The health supplement food, health functional food or functional food of the present invention may be prepared by commonly used methods in the art, and during preparation, they may be prepared by adding a raw material and a component commonly added in the art. In addition, different from general medicines, there are no side effects that may occur when taking medicines for a long period of time by using the currently consumed herbal medicine as a raw material, and they are excellent in portability, and therefore, the health functional food of the present invention is possible to be ingested as an adjuvant for enhancing an effect for preventing or improving gastritis or gastric ulcer. The mixed amount of the active ingredient may be appropriately determined according to the purpose of use (prevention, health or therapeutic treatment). In general, when preparing food, the fraction according to the present invention or an isolate of the fraction may be comprised in an amount of 10 to 90% by weight.
On the other hand, the food composition may comprise one or more kinds selected from the group consisting of ferulic acid, 4-hydroxycinnamaldehyde, 3-(2-hydroxyphenyl)propanoic acid, 3,4-dihydroxybenzaldehyde, syringic acid and vanillic acid as an active ingredient, represented by Chemical formulas 1 to 6, respectively.

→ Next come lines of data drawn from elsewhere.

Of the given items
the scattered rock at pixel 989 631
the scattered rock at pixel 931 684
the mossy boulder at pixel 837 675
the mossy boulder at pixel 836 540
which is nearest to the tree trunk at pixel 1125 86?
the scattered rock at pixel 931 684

The content of the extract, fraction, isolate or active ingredient in the composition may be increased or reduced according to the needs of the type of food, administration route, and the like, when the composition is prepared as food.
The effective dose may be used according to the effective dose of the pharmaceutical composition, but in case of long-term ingestion for improvement or maintenance of gastritis or gastric ulcer, it may be under the above range, and as Cinnamomum cassia is used as food conventionally, there is no problem in terms of safety, and therefore, it may be used in an amount over the above range.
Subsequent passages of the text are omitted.